Text provided:
..............................

Huawei is a case in point. The company has skyrocketed in popularity, from a company no one in the West could even pronounce the name of a few years ago, to a household name in mobile devices in a number of markets outside of Asia. Huawei is now the world’s third largest smartphone manufacturer behind Samsung and Apple, who have held the top two spots since 2011.
The Nexus 6P, Huawei P9, Mate 9 and Huawei Watch have become synonymous with the very best China has to offer. Huawei’s design styling and premium build quality has increasingly helped the company stand out from the Chinese pack. It’s the undeniable quality of Huawei’s products that has helped it appeal to Western audiences in Europe, even if the company still has a long way to go in the U.S..
Huawei, OPPO and Vivo
Back in China, Huawei has the largest market share with 16.4 percent, but its position at the top is increasingly under threat from some equally skyrocketing rivals like OPPO and Vivo. Huawei has the safety net of network infrastructure and chipset manufacture for its own devices to rely on, but even that can’t insulate it completely from local handset competition.
In 2015, Huawei went from sharing second spot in China with Apple (behind Xiaomi), to a comfortable first place position in 2016 with OPPO and Vivo in second and third place respectively. Huawei reports its shipments grew by 30 percent and its revenue by a staggering 50 percent. But even as Huawei has grown impressively in the last year, OPPO and Vivo have grown exponentially faster.
In a year where smartphone market growth was restricted to dingle digits globally, OPPO doubled its Chinese market share in 2016 (from 7.8 percent to 15.5 percent) on the back of the insanely popular OPPO R9. In fact, the R9 was the single most popular device in the country in 2016, selling twice the volume as its closest rival, the Apple iPhone 6s.
Vivo enjoyed an only slightly lower level of growth, scooping 13.9 percent of the local market from just 8.4 percent the year before. If the success of Huawei and Xiaomi in years past has taught us anything, it’s that local success breeds international ambitions. We may still be waiting for the rest of Xiaomi’s global rollout to occur, but the company’s U.S. plans have been public for some time now.

..............................

Material provided:

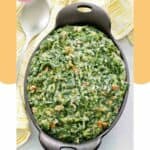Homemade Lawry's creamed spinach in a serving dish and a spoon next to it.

..............................

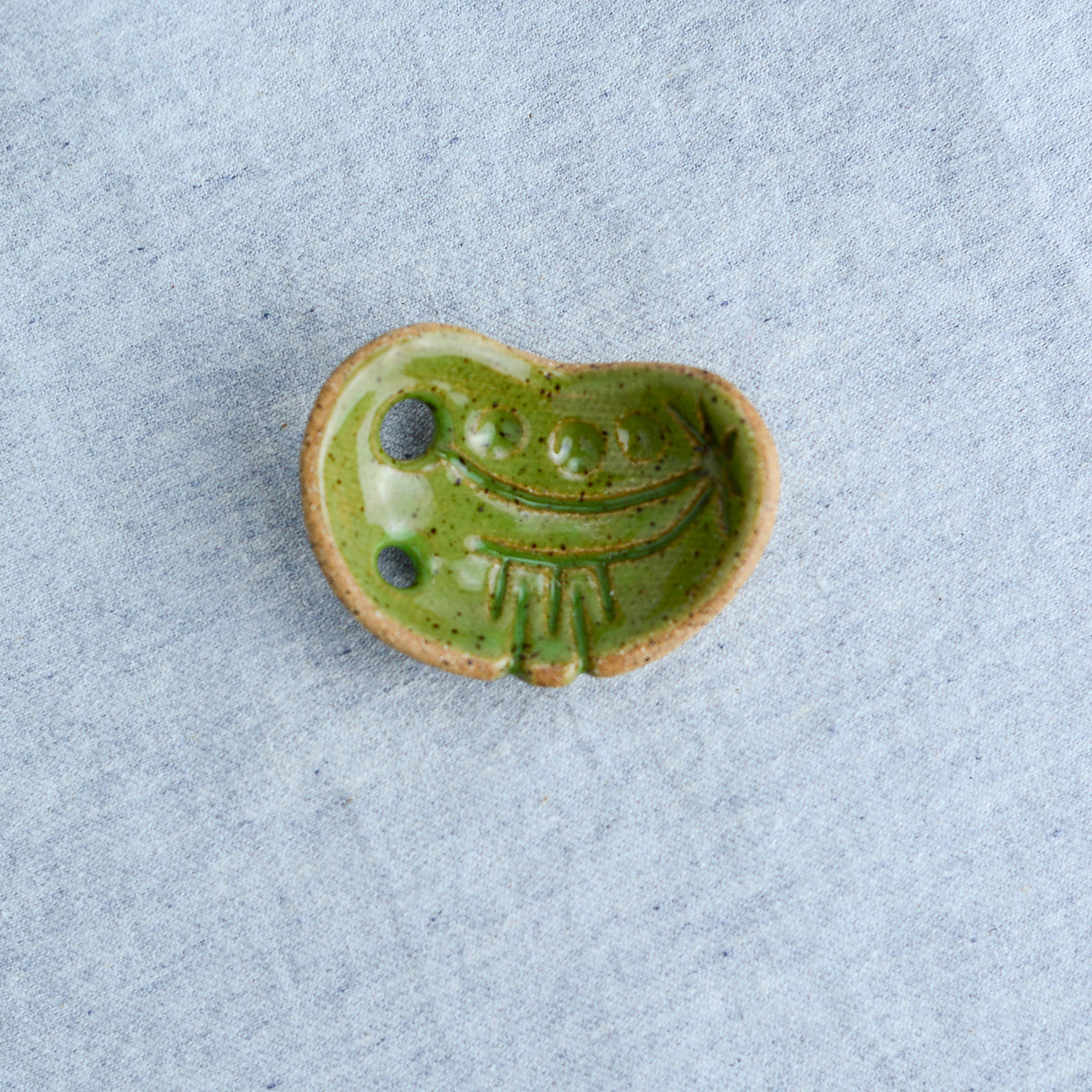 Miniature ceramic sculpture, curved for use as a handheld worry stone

..............................

Exercise tasks:
- 1) Reproduce the stretch of the Huawei text from "Huawei is a" through "spots since 2011." word for word.
- 2) Condense the paragraph of the Huawei text that begins "In 2015, Huawei went from sharing" into a short bulleted list that keeps its main facts.

Answers to each task:
- 1)
Huawei is a case in point. The company has skyrocketed in popularity, from a company no one in the West could even pronounce the name of a few years ago, to a household name in mobile devices in a number of markets outside of Asia. Huawei is now the world’s third largest smartphone manufacturer behind Samsung and Apple, who have held the top two spots since 2011.

- 2)
- 2015: Huawei shared second place in China with Apple, behind Xiaomi.
- 2016: Huawei moved comfortably into first place, with OPPO second and Vivo third.
- Huawei reports that its shipments grew by 30 percent and its revenue by 50 percent.
- OPPO and Vivo grew exponentially faster than Huawei over the same period.